### [PROVIDED TEXT]
It's bad enough when actors find themselves labeled as "comedians" and suddenly become ineligible for awards and accolades. In this world, you have to be a "serious" actor to win awards. But when you're both a comedian and a TV star, then you pretty much have to wait until you're 70 or 80 to get any respect, even if you can't get any work at that point.

Jennifer Aniston, star of "Friends," decided to take the reins now and prove to the world she had the stuff to not only be a serious actress, but also worthy of big screen movies. Not surprisingly, given her excellent turn in last year's Rock Star, she pulls it off with room to spare in The Good Girl, which opens today at the Embarcadero.

In fact, she's so good, she manages to overcome the occasional nuggets of preciousness and self-consciousness in the story.

### [SOURCE MATERIAL]
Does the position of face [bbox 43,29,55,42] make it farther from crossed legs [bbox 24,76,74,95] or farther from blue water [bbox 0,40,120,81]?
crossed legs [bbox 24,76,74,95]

### [JOB A]
Translate into Spanish this sentence from the film review: "In fact, she's so good, she manages to overcome the occasional nuggets of preciousness and self-consciousness in the story."
### [JOB B]
Reproduce the film review word for word, everything from "Jennifer Aniston, star" down to "in the story.".
The listing is not needed for this work.

### [WRITTEN ANSWER A]
De hecho, está tan bien que logra superar los ocasionales destellos de preciosismo y de autoconciencia de la historia.

### [WRITTEN ANSWER B]
Jennifer Aniston, star of "Friends," decided to take the reins now and prove to the world she had the stuff to not only be a serious actress, but also worthy of big screen movies. Not surprisingly, given her excellent turn in last year's Rock Star, she pulls it off with room to spare in The Good Girl, which opens today at the Embarcadero.

In fact, she's so good, she manages to overcome the occasional nuggets of preciousness and self-consciousness in the story.